--- start of RECORDS TO PROCESS ---
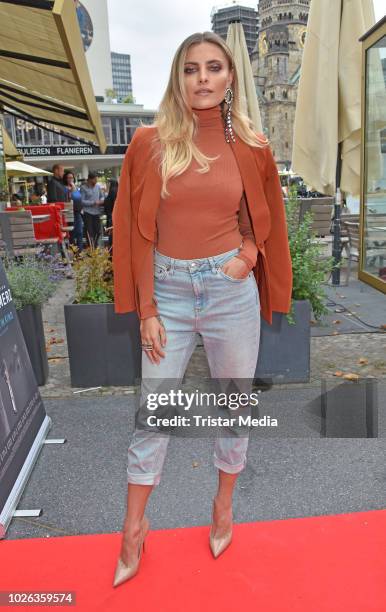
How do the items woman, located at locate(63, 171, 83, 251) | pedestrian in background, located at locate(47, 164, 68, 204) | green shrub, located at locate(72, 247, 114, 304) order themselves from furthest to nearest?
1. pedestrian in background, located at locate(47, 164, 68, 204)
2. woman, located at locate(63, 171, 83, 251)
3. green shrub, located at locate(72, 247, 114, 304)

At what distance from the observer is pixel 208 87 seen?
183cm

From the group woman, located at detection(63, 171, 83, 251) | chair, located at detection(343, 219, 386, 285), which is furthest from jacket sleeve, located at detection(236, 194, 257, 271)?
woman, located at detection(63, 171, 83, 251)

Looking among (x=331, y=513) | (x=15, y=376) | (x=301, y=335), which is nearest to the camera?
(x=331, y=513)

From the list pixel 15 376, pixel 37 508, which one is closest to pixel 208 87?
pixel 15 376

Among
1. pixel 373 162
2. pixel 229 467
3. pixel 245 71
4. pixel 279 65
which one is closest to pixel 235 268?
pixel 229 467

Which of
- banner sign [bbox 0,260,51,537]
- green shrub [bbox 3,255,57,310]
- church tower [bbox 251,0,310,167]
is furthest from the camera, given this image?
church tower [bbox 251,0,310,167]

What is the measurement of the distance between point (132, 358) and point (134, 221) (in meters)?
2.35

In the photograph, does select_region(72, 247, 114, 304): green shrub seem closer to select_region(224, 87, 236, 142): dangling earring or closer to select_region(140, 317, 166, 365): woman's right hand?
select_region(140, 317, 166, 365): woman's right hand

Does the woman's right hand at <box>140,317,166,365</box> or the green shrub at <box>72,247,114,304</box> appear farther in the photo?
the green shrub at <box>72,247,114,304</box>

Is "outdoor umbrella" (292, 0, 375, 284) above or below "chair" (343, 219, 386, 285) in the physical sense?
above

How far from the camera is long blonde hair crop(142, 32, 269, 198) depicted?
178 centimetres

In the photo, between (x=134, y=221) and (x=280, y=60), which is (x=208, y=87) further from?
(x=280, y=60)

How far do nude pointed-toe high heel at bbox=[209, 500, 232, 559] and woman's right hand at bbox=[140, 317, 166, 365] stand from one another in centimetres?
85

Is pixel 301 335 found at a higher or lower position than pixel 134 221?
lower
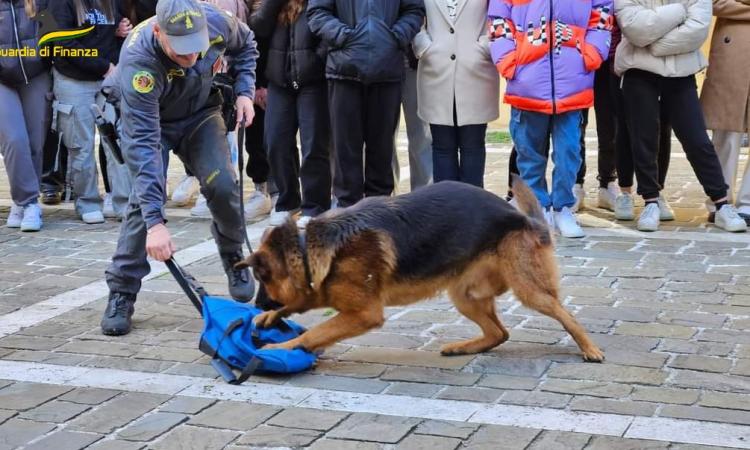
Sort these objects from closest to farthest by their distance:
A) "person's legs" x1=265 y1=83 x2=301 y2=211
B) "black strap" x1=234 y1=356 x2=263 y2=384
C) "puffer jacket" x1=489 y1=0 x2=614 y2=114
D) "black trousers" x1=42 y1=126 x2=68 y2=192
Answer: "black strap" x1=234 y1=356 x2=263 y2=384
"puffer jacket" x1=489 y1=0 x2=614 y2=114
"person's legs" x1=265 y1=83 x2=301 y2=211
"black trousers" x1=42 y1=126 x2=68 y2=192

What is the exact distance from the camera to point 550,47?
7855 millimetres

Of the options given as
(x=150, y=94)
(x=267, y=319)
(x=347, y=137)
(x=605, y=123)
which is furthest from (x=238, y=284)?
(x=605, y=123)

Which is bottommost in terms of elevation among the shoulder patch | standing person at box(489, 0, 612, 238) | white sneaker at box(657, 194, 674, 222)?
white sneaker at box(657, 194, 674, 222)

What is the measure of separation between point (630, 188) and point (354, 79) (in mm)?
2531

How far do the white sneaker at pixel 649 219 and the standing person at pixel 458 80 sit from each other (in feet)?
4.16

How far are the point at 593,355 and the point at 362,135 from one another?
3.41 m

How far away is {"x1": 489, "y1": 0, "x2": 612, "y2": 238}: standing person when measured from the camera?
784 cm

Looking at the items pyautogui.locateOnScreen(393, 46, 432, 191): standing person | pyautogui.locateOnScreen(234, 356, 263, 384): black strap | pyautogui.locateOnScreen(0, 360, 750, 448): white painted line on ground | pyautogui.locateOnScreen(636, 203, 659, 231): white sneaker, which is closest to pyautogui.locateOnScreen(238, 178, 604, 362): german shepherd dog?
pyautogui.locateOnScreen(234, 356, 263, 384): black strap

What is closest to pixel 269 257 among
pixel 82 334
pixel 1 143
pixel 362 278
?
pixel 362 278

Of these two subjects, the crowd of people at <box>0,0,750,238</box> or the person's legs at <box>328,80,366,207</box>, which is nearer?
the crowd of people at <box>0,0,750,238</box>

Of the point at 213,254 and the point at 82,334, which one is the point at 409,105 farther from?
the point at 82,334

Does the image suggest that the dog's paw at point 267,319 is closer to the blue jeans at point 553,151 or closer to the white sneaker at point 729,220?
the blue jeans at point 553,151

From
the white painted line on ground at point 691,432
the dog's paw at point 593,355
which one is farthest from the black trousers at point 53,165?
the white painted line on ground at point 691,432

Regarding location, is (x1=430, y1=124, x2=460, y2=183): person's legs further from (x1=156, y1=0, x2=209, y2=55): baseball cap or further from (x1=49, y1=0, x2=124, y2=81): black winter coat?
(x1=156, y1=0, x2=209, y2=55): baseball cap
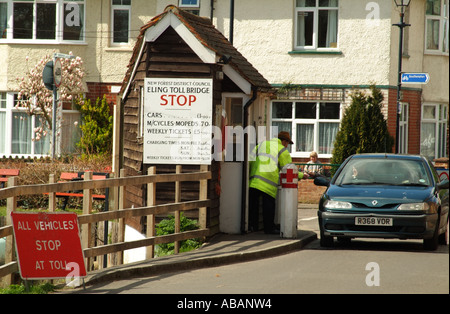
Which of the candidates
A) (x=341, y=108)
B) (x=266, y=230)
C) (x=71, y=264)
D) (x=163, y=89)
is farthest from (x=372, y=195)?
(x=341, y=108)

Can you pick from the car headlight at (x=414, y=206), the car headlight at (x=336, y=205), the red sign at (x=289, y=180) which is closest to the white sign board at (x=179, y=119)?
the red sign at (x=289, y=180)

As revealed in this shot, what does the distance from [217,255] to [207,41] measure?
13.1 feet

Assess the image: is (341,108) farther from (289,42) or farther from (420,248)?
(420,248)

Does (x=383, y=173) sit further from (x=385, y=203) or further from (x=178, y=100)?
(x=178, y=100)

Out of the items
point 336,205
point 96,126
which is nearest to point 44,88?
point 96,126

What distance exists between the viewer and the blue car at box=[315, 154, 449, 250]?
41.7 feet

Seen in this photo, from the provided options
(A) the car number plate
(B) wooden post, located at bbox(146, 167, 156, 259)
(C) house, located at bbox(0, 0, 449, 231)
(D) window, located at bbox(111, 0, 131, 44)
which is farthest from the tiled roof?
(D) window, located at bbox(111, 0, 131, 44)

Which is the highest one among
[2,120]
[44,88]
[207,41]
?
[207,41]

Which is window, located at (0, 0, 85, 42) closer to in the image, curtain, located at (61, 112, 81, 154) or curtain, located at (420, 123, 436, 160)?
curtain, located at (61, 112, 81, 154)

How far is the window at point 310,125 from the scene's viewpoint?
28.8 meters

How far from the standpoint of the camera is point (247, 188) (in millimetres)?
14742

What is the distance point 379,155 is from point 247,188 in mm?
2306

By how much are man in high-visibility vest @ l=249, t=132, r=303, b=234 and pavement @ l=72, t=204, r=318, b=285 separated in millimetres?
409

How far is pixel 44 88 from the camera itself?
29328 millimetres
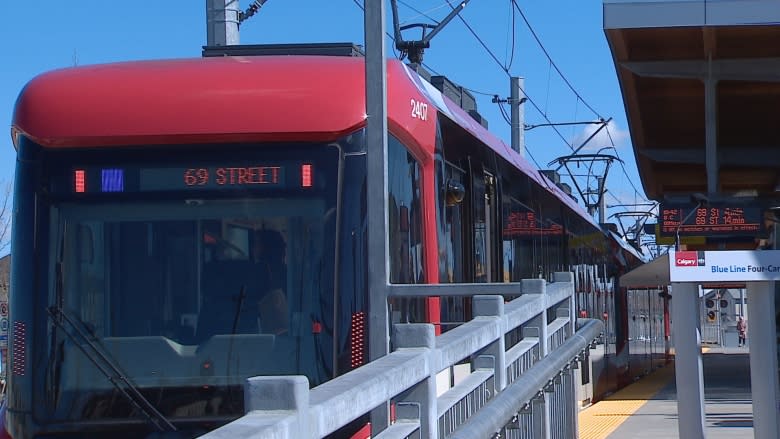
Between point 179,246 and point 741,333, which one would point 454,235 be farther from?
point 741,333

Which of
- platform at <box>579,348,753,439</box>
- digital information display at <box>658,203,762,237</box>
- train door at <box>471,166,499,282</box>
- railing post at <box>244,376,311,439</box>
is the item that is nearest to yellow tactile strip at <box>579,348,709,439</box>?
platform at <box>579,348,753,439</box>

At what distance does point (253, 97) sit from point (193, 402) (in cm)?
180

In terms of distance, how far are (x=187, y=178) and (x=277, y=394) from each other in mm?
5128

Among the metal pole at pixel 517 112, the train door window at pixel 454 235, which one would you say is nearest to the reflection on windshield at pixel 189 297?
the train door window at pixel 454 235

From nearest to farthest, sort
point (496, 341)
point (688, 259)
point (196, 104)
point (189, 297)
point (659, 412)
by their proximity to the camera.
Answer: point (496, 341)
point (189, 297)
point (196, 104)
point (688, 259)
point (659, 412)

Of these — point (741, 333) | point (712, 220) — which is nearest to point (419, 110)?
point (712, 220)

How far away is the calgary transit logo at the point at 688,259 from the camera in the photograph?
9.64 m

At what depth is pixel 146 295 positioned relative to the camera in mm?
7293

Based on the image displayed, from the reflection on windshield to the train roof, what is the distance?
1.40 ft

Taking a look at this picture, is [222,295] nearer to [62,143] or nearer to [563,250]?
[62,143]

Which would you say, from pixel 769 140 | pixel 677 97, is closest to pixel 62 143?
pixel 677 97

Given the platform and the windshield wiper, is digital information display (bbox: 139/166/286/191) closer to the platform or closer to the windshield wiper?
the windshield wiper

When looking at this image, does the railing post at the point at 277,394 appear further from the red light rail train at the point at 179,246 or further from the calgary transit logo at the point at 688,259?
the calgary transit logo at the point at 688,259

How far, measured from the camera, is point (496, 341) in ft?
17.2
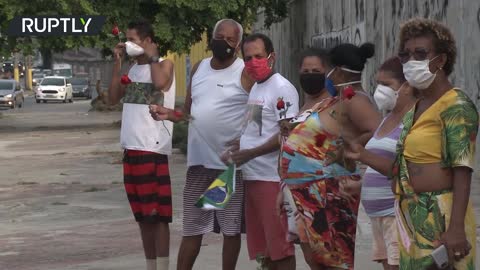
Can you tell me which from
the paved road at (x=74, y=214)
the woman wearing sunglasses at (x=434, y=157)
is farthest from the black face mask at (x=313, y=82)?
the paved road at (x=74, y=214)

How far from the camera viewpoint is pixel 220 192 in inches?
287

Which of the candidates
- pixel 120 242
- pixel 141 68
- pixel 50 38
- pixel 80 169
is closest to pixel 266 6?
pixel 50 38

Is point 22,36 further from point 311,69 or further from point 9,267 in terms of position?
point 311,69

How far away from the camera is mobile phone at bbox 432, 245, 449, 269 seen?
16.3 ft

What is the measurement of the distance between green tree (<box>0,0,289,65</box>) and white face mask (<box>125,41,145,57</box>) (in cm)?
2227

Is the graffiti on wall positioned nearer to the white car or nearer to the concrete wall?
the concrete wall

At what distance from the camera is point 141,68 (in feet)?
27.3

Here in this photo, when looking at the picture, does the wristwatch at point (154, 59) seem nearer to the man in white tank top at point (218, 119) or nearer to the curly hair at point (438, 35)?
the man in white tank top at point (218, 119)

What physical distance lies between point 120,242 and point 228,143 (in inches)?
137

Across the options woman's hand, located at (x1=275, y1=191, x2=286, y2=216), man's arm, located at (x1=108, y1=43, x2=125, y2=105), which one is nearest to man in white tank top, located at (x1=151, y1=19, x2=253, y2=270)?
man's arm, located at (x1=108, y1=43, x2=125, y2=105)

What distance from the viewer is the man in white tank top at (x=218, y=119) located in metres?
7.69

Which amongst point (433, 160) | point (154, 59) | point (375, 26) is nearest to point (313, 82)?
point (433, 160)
--- end of RECORDS TO PROCESS ---
--- YOUR OBJECTIVE ---
Reproduce verbatim the lines running from the one containing "Can you tell me which from" through the end of the records, both ends included.

--- RESULT ---
Can you tell me which from
the paved road at (x=74, y=214)
the woman wearing sunglasses at (x=434, y=157)
is farthest from the black face mask at (x=313, y=82)?
the paved road at (x=74, y=214)

How far from the camera viewpoint is pixel 220 192 in inches?
287

Which of the candidates
- pixel 120 242
- pixel 141 68
- pixel 50 38
- pixel 80 169
is closest to pixel 266 6?
pixel 50 38

Is point 22,36 further from point 311,69 or further from point 9,267 in terms of position?
point 311,69

How far away from the camera is mobile phone at bbox 432, 245, 449, 269 seen?
16.3 ft

What is the measurement of the distance between green tree (<box>0,0,289,65</box>) and white face mask (<box>125,41,145,57</box>) (in cm)?
2227

Is the graffiti on wall positioned nearer to the white car or nearer to the concrete wall?
the concrete wall

At what distance from the camera is point 141,68 (in feet)?
27.3

Here in this photo, when looking at the picture, does the wristwatch at point (154, 59) seem nearer to the man in white tank top at point (218, 119) or nearer to the curly hair at point (438, 35)?
the man in white tank top at point (218, 119)

What physical distance lies between point 120,242 and point 228,143 (in inches)?
137

Across the options woman's hand, located at (x1=275, y1=191, x2=286, y2=216), man's arm, located at (x1=108, y1=43, x2=125, y2=105), which one is nearest to man in white tank top, located at (x1=151, y1=19, x2=253, y2=270)?
man's arm, located at (x1=108, y1=43, x2=125, y2=105)

What distance from the viewer is the man in white tank top at (x=218, y=119) located in metres?
7.69

Which amongst point (433, 160) | point (154, 59) | point (375, 26) is nearest to point (313, 82)?
point (433, 160)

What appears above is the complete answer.